Without the pictures, set down every line of the data exactly.

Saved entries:
┄┄┄┄┄┄┄┄┄┄┄┄┄┄┄┄┄┄┄┄
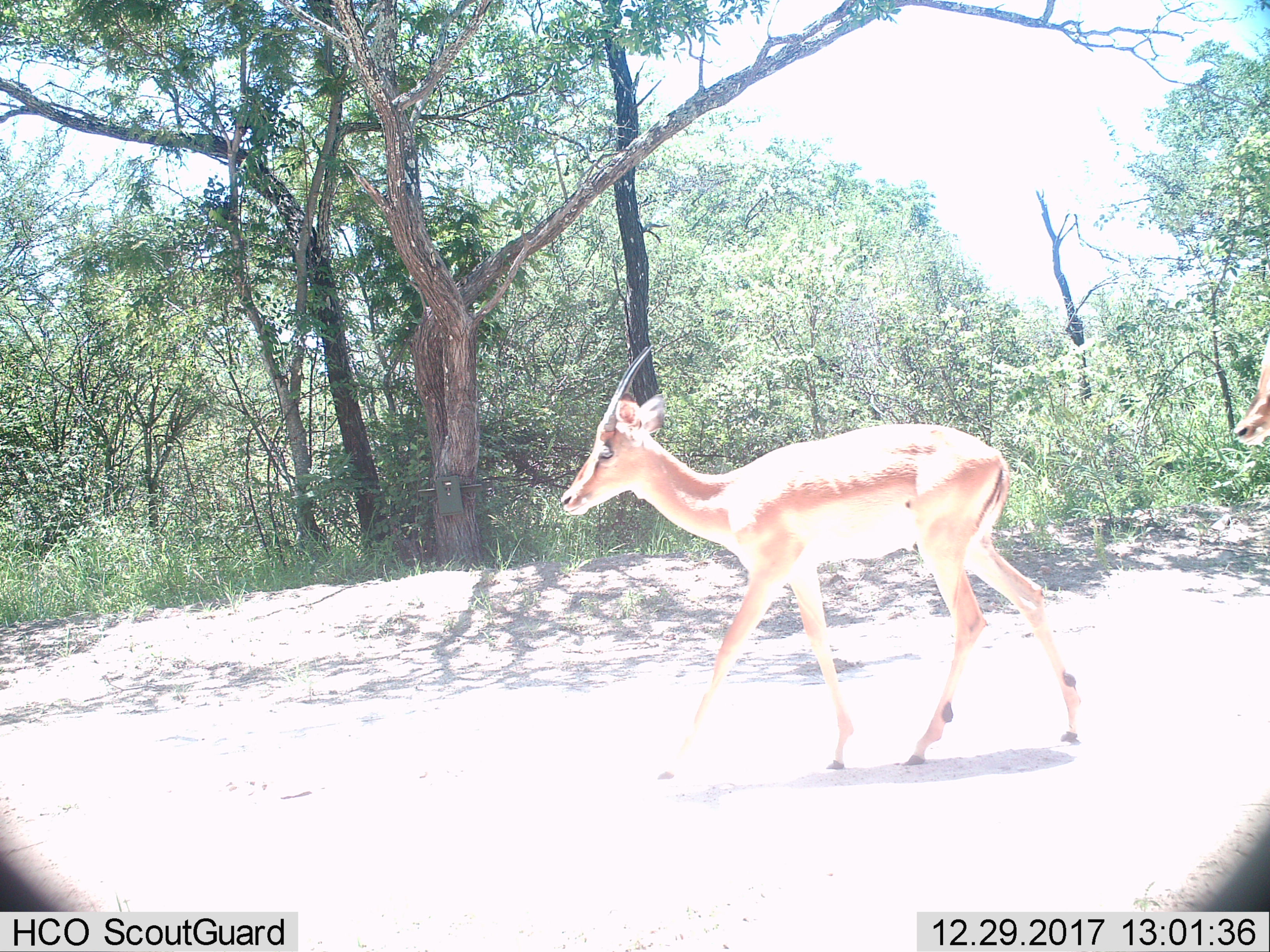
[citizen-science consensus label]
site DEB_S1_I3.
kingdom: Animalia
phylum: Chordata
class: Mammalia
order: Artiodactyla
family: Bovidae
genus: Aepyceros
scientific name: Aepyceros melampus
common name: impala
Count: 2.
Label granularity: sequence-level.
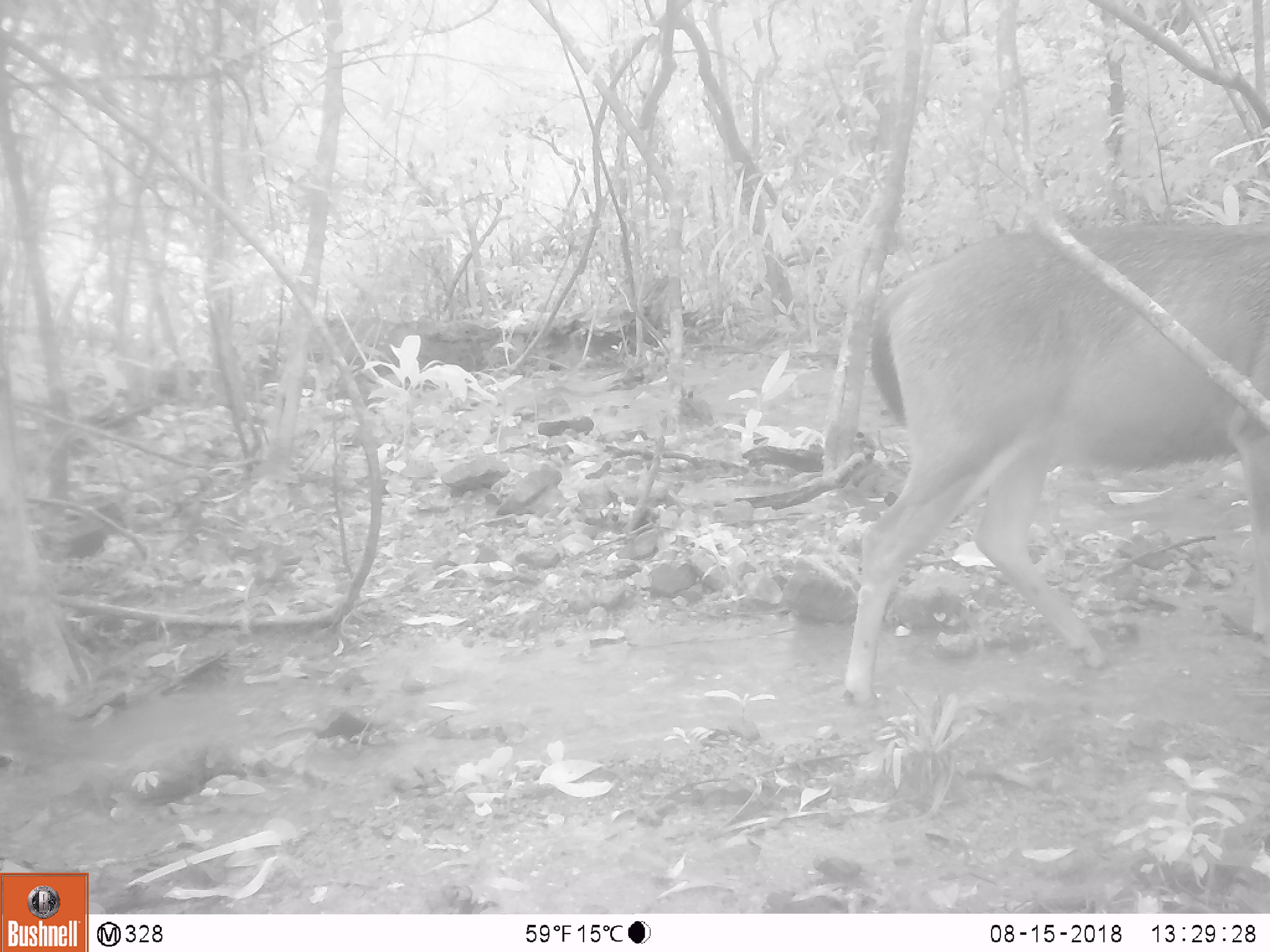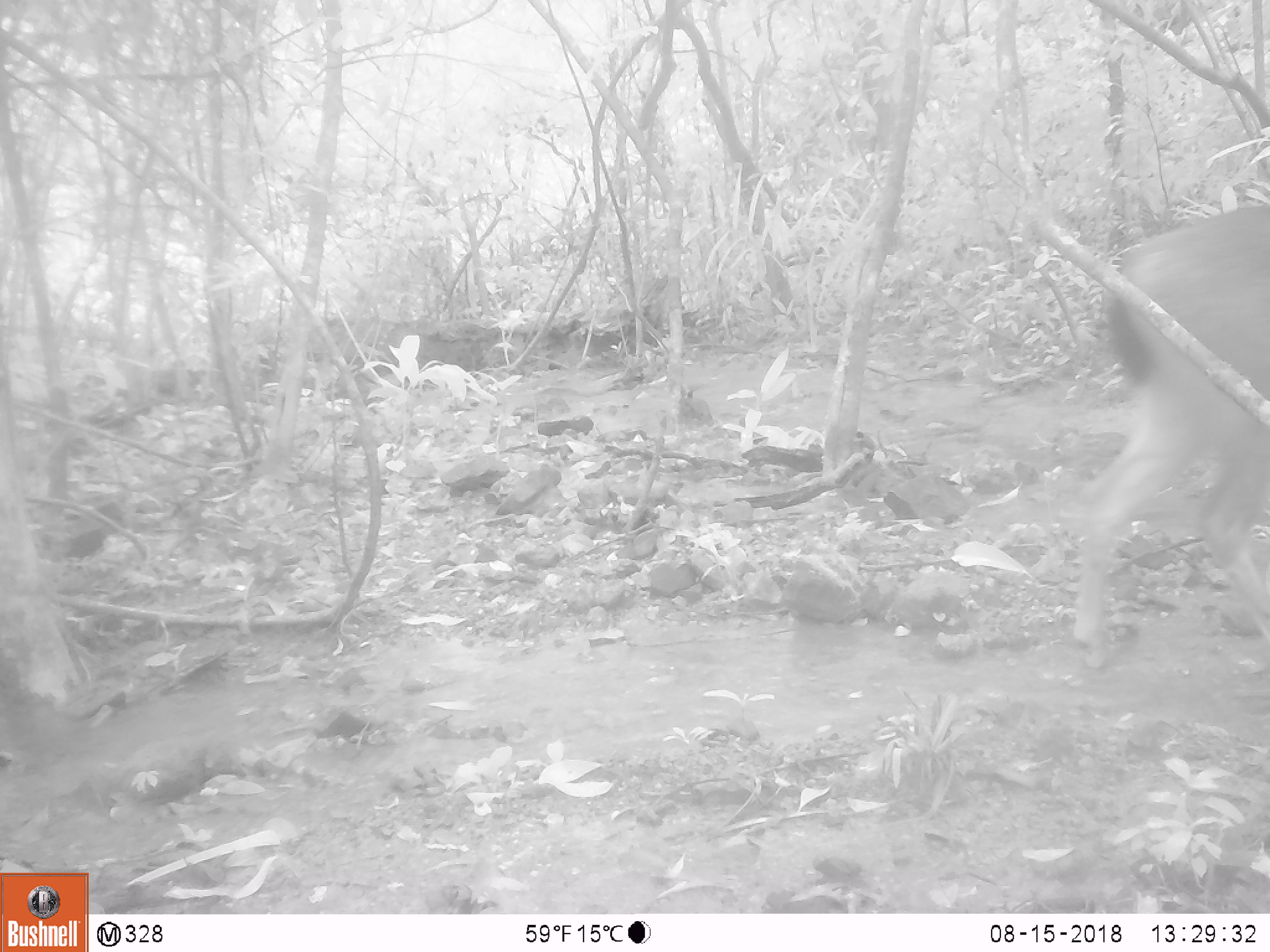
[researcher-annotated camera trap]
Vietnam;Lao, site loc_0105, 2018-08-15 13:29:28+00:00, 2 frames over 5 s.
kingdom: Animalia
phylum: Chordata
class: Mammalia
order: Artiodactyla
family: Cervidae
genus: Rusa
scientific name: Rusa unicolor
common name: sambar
┄┄┄┄┄┄┄┄┄┄┄┄┄┄┄┄┄┄┄┄
**Response area**
[citizen-science consensus label]
site DEB_S1_I3.
kingdom: Animalia
phylum: Chordata
class: Mammalia
order: Artiodactyla
family: Bovidae
genus: Aepyceros
scientific name: Aepyceros melampus
common name: impala
Count: 2.
Label granularity: sequence-level.
[researcher-annotated camera trap]
Vietnam;Lao, site loc_0105, 2018-08-15 13:29:28+00:00, 2 frames over 5 s.
kingdom: Animalia
phylum: Chordata
class: Mammalia
order: Artiodactyla
family: Cervidae
genus: Rusa
scientific name: Rusa unicolor
common name: sambar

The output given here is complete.